I just don't understand. While the past year of our marriage has had a lot of ups and downs, I thought it was all minor things. He travels for work a lot, leaving me to do most things around the house and with the kids, despite working full-time. It has caused a lot of resentment on my end and I do not always think he behaves appropriate while traveling (goes out drinking a lot.) But we had been working through these things, and the past 6 weeks had been wonderful. Except that this has been going on for the past month. If he was committed to working things through, and really thought things were getting better, why would he ruin it by doing this?! I feel so betrayed and hurt...I have done everything in my power to try to be a better wife, and this was my reward.

We have talked about marriage counseling, but I am not sure how much good it will do at this point. H doesn't even seem to want to fight for us.


----------



## CruxAve (Dec 30, 2011)

Why should he fight? You tolerate his crap. Give him the boot, and he might wake up.


----------



## cledus_snow (Feb 19, 2012)

you're holding on too tight. he doesn't want you anymore, so why would you go on chasing him?


----------



## crazyconfused (Nov 23, 2011)

You know this isn't the first time for him.. You need to snap his but out of La La land. Either he stops or he is done.. You can't control what he does, but you can control what you are willing to put up with
_Posted via Mobile Device_


----------



## AngryandUsed (Jun 23, 2011)

It is hard for you to take care of all the things around. And on the top of it, his attempts to taste the greener pastures on the other side.

Maybe you know only some portion of what he is actually doing. Be vigilant.


----------



## viaVA (Feb 19, 2012)

I think marriage counseling scares me because I AM scared he's still not being honest. I'm scared of what else might come out that would be worse than this.

What if it doesn't work out? I like 15 hours away from my family, but my job is here. I don't even know if I could afford to stay in this area, as a single mom, on my salary. How does one contemplate leaving the only thing they've ever known?


----------



## I_Will_Survive (Oct 28, 2011)

viaVA said:


> I think marriage counseling scares me because I AM scared he's still not being honest. I'm scared of what else might come out that would be worse than this.
> 
> What if it doesn't work out? I like 15 hours away from my family, but my job is here. I don't even know if I could afford to stay in this area, as a single mom, on my salary. How does one contemplate leaving the only thing they've ever known?

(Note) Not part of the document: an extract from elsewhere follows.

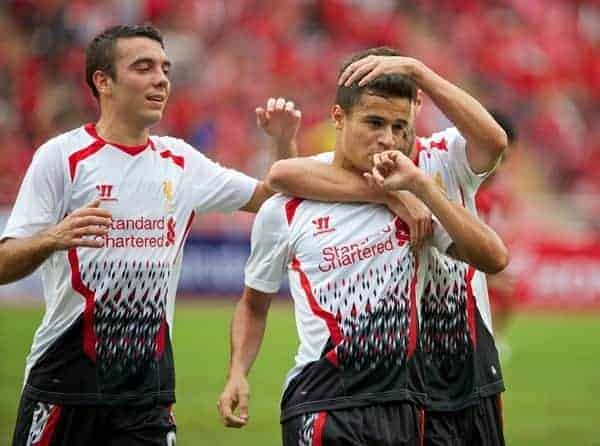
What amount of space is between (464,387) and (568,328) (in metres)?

First of all, he works, so he will have to at least give you child support, and depending on your relative salaries, he'll probably have to give you spousal support as well. (Not if you make more than him.)

Second of all, you don't want to stay in a relationship where you're scared he's not honest, and just scared to break up. That's not a good basis for a marriage. 

Look online to see if there's low-cost counseling you can go to, on your own. Find out some of the options that are open to you. Talk to someone who understands what you're going through and who can help you make some practical plans. 

And then if he's not willing to change, leave the SOB.


----------